▶ **Given text**
::::

# JBL GTO7001 crossover going nuts



## Brian10962001 (Jul 11, 2009)

I have a JBL GTO7001 that was fresh from the JBL refurb factory and once again, it's junk. My neighbor sold me this amp because it burnt out on him and he sent it in under warranty. He got hurting for money and I purchased it still in the package never hooked up. As soon as I hooked it up I realized it still had problems. If you touch the crossover control knob, the volume will pop and drop out. I took it apart the other day and re soldered the connections figuring it was a problem with a dry socket, but no luck. That repair lasted about a week and now I'm back in the same boat  I'm seriously about to shoot this thing! Oh, the other 2 amps they purchased from JBL's direct store are also junk! The other mono has already died on them once, and the 4 channel they have is now going out. Does anyone know where I can pick up parts for this thing? I'm really hoping it's a more basic rheostat in there


----------



## Brian10962001 (Jul 11, 2009)

I will try to get some pics of this thing up when I pull it down again. I'm actually not against completely bypassing the crossover pot if possible. I know it's a 6 point connection, I have no idea what the taper is on it, or if I can even read it considering I believe it's the internals going out, hopefully it's labelled! This amp is a beast internally, and I have never had an amp simply not work right out of the box, it's VERY frustrating.

::::

▶ **Entries shown**
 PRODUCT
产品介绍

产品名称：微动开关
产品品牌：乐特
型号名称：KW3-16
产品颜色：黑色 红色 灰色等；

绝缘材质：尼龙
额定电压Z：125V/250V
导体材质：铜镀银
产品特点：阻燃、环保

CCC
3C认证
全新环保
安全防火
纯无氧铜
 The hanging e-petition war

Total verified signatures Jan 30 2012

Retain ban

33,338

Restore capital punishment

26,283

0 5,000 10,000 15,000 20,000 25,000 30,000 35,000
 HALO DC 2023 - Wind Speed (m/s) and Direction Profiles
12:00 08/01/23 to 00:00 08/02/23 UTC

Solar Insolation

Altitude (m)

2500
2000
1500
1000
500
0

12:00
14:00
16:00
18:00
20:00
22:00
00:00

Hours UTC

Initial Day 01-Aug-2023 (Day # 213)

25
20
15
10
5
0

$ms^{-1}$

::::

From the forum thread about the JBL GTO7001 crossover, list every amplifier mentioned and state what the thread says has gone wrong with each one.

- The JBL GTO7001: it burnt out on the neighbor and was sent in under warranty. After coming back from the JBL refurb factory, the volume pops and drops out whenever the crossover control knob is touched.
- The other mono amp: it has already died on them once.
- The 4 channel amp: it is now going out.